USN-1299-1: Linux kernel (EC2) vulnerabilities
13 December 2011
A security issue affects these releases of Ubuntu and its derivatives:
- Ubuntu 10.04 LTS
Several security issues were fixed in the kernel.
- linux-ec2 - Linux kernel for EC2
Peter Huewe discovered an information leak in the handling of reading security-related TPM data. A local, unprivileged user could read the results of a previous TPM command. (CVE-2011-1162)
Zheng Liu discovered a flaw in how the ext4 filesystem splits extents. A local unprivileged attacker could exploit this to crash the system, leading to a denial of service. (CVE-2011-3638)
A bug was discovered in the XFS filesystem’s handling of pathnames.
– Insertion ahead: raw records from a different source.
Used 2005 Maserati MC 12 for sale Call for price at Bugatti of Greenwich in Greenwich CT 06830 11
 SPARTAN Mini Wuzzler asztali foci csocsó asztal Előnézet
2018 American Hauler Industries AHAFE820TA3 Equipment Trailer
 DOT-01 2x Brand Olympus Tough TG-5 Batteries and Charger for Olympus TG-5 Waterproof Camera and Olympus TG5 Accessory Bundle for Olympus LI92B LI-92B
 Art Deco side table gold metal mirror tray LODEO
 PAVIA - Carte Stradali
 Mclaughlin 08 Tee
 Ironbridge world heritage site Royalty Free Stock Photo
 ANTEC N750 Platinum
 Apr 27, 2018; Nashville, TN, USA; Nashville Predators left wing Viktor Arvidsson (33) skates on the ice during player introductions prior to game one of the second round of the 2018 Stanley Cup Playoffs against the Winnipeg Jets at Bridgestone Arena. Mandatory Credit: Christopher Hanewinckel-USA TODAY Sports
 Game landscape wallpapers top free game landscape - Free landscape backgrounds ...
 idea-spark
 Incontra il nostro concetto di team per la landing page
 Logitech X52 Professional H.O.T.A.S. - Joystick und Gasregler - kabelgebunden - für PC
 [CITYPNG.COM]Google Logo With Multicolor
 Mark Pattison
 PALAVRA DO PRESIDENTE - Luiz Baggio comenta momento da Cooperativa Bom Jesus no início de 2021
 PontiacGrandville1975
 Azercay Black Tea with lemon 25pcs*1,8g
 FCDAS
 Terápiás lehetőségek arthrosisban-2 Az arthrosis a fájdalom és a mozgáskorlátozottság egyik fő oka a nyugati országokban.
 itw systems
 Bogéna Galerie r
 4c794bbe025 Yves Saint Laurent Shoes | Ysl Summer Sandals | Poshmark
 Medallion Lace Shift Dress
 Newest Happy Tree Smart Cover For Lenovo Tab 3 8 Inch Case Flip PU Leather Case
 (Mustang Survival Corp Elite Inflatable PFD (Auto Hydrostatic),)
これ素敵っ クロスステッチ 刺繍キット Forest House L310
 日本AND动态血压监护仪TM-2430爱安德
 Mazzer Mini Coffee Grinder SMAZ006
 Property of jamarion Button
A local attacker could exploit this to crash the system, leading to a denial of service, or gain root privileges. (CVE-2011-4077)
Nick Bowler discovered the kernel GHASH message digest algorithm incorrectly handled error conditions. A local attacker could exploit this to cause a kernel oops. (CVE-2011-4081)
A flaw was found in the Journaling Block Device (JBD). A local attacker able to mount ext3 or ext4 file systems could exploit this to crash the system, leading to a denial of service. (CVE-2011-4132)
A bug was found in the way headroom check was performed in udp6_ufo_fragment() function. A remote attacker could use this flaw to crash the system. (CVE-2011-4326)
Clement Lecigne discovered a bug in the HFS file system bounds checking. When a malformed HFS file system is mounted a local user could crash the system or gain root privileges. (CVE-2011-4330)
The problem can be corrected by updating your system to the following package versions:
To update your system, please follow these instructions: https://wiki.ubuntu.com/Security/Upgrades.
After a standard system update you need to reboot your computer to make all the necessary changes.
ATTENTION: Due to an unavoidable ABI change the kernel updates have been given a new version number, which requires you to recompile and reinstall all third party kernel modules you might have installed. If you use linux-restricted-modules, you have to update that package as well to get modules which work with the new kernel version. Unless you manually uninstalled the standard kernel metapackages (e.g. linux-generic, linux-server, linux-powerpc), a standard system upgrade will automatically perform this as well.